Thursday, 6 September 2012

Childhood's End

Karellen has stepped out of the European Central Bank, the mother ship and, despite the webbed wings, cloven hooves, tail and horns,  his analysis of, and actions in, the eurozone have been accepted.  (Italian spread is now below 380.)

Article 18 of the founding treaty of the European Central Bank permits the purchase of the bonds of sovereign states;  such purchases will be unlimited, at the discretion of the ECB; the ECB will require the application of fiscal constraint in states seeking bond purchases; and any back-sliding on state undertakings will lead to no more bond purchases.  What happens then was not spelled-out but, as Karellen remarked:

Even before the Overlords came to Earth, the sovereign state was dying. They have merely hastened its end: no one can save it now--and no one should try.

In order to restore confidence, policymakers in the euro area need to push ahead with great determination with fiscal consolidation, structural reforms to enhance competitiveness and European institution building. 

Earthly, global institutions such as the IMF are more than welcome to join the ECB in its guidance of sovereign, member-states of the eurozone.

In the meanwhile growth will be slow to non-existent, inflation rising but contained.  It is up to the earthly [ie member-states, ed.]  powers to adjust their economies, and economic and financial institutions  to avoid the need for, or meet the requirements for, a bailout.


Nomad said...

These people are either living in Fairyland or working to a period of a few hundred years for all this eurodebt to be repaid. Still, the can gets kicked a bit further down the road.

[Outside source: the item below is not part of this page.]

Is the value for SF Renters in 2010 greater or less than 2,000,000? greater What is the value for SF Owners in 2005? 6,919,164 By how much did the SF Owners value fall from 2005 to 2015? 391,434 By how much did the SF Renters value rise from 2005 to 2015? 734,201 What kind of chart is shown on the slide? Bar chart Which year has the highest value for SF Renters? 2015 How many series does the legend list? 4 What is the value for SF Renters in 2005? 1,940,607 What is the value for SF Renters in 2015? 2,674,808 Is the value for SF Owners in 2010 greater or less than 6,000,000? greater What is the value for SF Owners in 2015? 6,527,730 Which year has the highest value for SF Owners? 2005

In today's post I received from my UK bank the 'annual summary of charges, refunds and interest' - a document I have never previously received, so it must be something new. The charges and and refunds columns show a zero, which is comforting, but the 'average credit balance' column shows a useful 5-figure sum with the notation "This is the average amount which we would apply credit interest to......if applicable" [which of course, it isn't].

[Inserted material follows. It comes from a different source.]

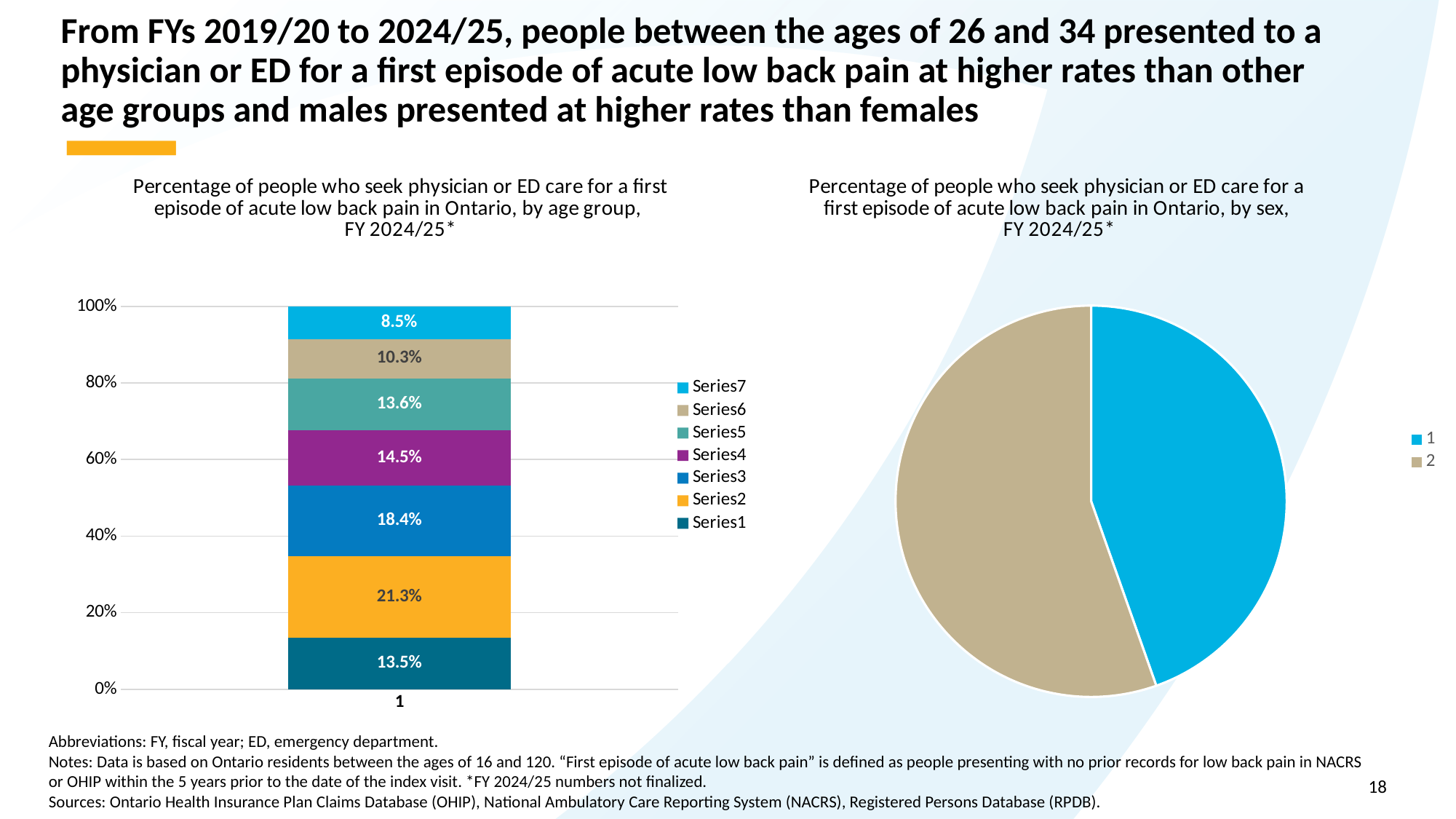
In the left chart (by age group), which series has the highest value? Series2 In the left chart (by age group), what is the difference between the values for Series5 and Series6? 3.3% In the left chart (by age group), which series has the lowest value? Series7 What kind of chart is the right chart, 'Percentage of people who seek physician or ED care for a first episode of acute low back pain in Ontario, by sex, FY 2024/25'? Pie chart In the left chart (by age group), what is the difference between the values for Series2 and Series1? 7.8% In the left chart (by age group), what is the value for Series7? 8.5% In the left chart (by age group), which is larger, Series3 or Series4? Series3 What kind of chart is the left chart, 'Percentage of people who seek physician or ED care for a first episode of acute low back pain in Ontario, by age group, FY 2024/25'? Stacked bar chart In the right chart (by sex), which slice is larger, 1 or 2? 2 In the left chart (by age group), what is the value for Series2? 21.3% How many entries does the legend of the right chart (by sex) list? 2 How many series does the legend of the left chart (by age group) list? 7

Thank goodness we didn't join the Euro. What would I have done with all that interest I have been robbed of over the past 12 months??

Michel d'Anjou said...

Today's announcement by the ECB is worrying. Yes they are the custodian of the Euro- in the absence of a State to own it. But buying debt of poor quality with the otherwise criminal objective of creating a false market in securities takes us to a new level of dishonour. We now have the politicians putting their goals ahead of their obligations to taxpayers on the one hand and the independent central bank creating a false market on the other. Next must come capital controls and exchange controls for someone must be compelled to support the illusion that default on a grand scale can be avoided. In any event pushing down yields needed to support growing liabilities (in the private sector particularly) cannot be seen as growth enhancing; nor can sterilising the newly acquired toxic waste be achieved without reducing bank lending. Our European Masters have kicked the can yet further down the street. The only way the debt problem is now going to be solved is massive inflation and an entire generation simply wiped out. Europeans are going to pay a great price for not very much in return.

hatfield girl said...

The UK doesn't use the euro currency but it's bound by quite a lot of the regulation and institutional requirements of the EU's currency, isn't it Nomad?

The ECB has just revealed that it too can behave like the Bank of England behaves, or the behaviour in the US, and it's going to should it choose.

The whole lot of them are now at 'a new level of dishonour' as M d'A notes. Worse, there is some argument now that the ECB has 'come out' that there is a convergence between the UK and the eurozone.

I still want to know what Ken Clarke is doing as an economic minister without portfolio, a free-ranging, infinitely experienced minister loose inside government.